### QUOTED PASSAGE:
----

So when I think polar bears, I think of Alaska and I guess I can wrap my head around polar bears in Canada too. (Manitoba Canada is hailed as one of the polar bear capitals of the world), but did you know one of the best places for spotting polar bears is in Norway?
According to the Norwegian Polar Bear Institute, there are about 3,500 polar bears roaming around this little traveled archipelago off of Norway called Svalbard. (Archipellago is a gathering of islands. I had to look it up myself.) This little known travel haven is only inhabited by about 3,000 people, so one could argue that spotting a human out there may be equally lucky as spotting a polar bear!
So how these excursions work: fly into Oslo or Tromsø and catch a flight to Svalbard. Then hop on a live-aboard boat for a couple of days and go find polar bears. Polar bears just like with any wildlife excursion are never a guaranteed sighting, but if you plan your trip right, heading out to Svalbard gives you one of the best chances in the world. In the winter, this is the only spot in the world where the northern lights can be seen during the day and winter is also a great time to go dog sledding or snowmobiling. But if you want the once in a lifetime chance at seeing polar bears, the best time of year to go to Svalbard is in the summer between May and September. August is the prime month for traveling there since the ice has melted and the polar bears are concentrated on the remaining ice.

----

### INFORMATION PROVIDED:
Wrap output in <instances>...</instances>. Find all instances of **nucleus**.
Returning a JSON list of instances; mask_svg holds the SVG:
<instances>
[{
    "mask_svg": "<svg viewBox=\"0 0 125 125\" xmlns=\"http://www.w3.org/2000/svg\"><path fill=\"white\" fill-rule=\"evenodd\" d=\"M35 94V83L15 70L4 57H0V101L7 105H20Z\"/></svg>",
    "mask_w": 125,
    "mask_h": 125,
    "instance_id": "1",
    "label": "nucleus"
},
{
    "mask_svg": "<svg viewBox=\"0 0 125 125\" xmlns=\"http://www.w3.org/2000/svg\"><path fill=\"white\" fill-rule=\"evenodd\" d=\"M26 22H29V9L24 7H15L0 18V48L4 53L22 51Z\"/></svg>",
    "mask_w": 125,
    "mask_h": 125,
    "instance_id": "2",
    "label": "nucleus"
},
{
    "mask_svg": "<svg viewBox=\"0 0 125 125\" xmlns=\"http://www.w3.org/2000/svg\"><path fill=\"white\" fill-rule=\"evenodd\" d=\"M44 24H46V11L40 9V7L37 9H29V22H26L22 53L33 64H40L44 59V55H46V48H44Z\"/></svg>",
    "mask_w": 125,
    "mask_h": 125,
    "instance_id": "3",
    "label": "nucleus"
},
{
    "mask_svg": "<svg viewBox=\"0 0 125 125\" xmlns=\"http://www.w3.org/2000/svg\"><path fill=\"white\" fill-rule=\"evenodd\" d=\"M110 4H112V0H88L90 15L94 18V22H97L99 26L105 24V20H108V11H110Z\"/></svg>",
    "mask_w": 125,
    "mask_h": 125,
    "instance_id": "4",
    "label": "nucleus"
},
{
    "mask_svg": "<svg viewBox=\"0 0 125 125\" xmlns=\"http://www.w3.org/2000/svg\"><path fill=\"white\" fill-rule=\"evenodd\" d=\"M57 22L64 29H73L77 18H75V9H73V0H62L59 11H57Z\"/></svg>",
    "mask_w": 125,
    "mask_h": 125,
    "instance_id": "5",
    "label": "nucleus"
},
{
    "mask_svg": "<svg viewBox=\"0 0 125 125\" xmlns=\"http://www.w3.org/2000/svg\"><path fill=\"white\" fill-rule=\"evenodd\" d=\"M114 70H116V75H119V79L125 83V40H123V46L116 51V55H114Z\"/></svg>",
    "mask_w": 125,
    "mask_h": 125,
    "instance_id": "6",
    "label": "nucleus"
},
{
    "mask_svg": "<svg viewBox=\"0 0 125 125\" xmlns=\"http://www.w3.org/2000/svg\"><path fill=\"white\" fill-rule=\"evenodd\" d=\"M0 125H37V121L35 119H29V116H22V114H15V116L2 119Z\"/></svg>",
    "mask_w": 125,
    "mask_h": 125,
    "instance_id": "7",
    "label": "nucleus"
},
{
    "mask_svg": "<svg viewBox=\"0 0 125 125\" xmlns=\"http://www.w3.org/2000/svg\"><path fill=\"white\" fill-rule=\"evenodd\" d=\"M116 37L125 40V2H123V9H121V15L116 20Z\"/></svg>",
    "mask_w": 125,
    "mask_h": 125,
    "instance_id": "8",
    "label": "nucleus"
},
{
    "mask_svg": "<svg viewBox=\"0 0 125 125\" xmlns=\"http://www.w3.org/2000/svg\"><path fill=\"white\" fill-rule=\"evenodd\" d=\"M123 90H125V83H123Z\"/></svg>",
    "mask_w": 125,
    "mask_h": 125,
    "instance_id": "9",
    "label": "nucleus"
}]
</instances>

----

### TO-DO LIST:
**a.** According to the Svalbard piece, about how many people live in Svalbard?
**b.** List every geographic place name that appears in the Svalbard piece.
**c.** Translate this sentence from the Svalbard piece into Spanish: "August is the prime month for traveling there since the ice has melted and the polar bears are concentrated on the remaining ice."
The material that comes after the text plays no part in this.

### TASK-BY-TASK OUTPUTS:
**a.** About 3,000 people.

**b.** Alaska, Canada, Manitoba, Norway, Svalbard, Oslo, Tromsø

**c.** Agosto es el mejor mes para viajar allí, ya que el hielo se ha derretido y los osos polares se concentran en el hielo que queda.